In summary: W_f = uN(d) = uN(d)cos alpha = uN(d)1 = uN(d) = u(mg . cos alpha)(d) = u(mg . cos 0)(d) = u(mg)(d) = u(mgd) = u(mgh) = u(mg)(d . cos 0) = u(mg)(d)(1) = u(mg)(d) = u(mgd) = u(mg)(d) = u(mg)(d) = u(mgh), where d = h = mgh/mg = h = u(mg)/mg = u(mg) = u(m
  • #1
312213
52
0

Homework Statement


A 2.00 kg block situated on a rough incline is connected to a spring of negligible mass having a spring constant of 100 N/m. The block is released from rest when the spring is unstretched, and the pulley is frictionless. The block moves 0.204 m down the incline before coming to rest.

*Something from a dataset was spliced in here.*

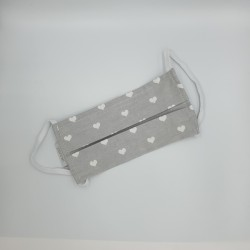 Παιδική μάσκα με ρινικό έλασμα 100% βαμβάκι OEKO-TEX  γκρι με καρδούλες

Find the coefficient of kinetic friction between the block and incline.
http://img692.imageshack.us/img692/9474/physicsam.jpg

Homework Equations





The Attempt at a Solution


Final position is used as 0 height.
http://img694.imageshack.us/img694/2420/physicsm.jpg
The way I see the forces is that Fs and Ffric acts in one direction and Fgsin37 opposes it.
Fs+Ffric=Fgsin37
kx+u(mgcos37)=mgsin37
100(0.204)+u((2)(9.8)cos37)=(2)(9.8)sin37
u=-0.55
Coefficient came out negative so this approach won't work.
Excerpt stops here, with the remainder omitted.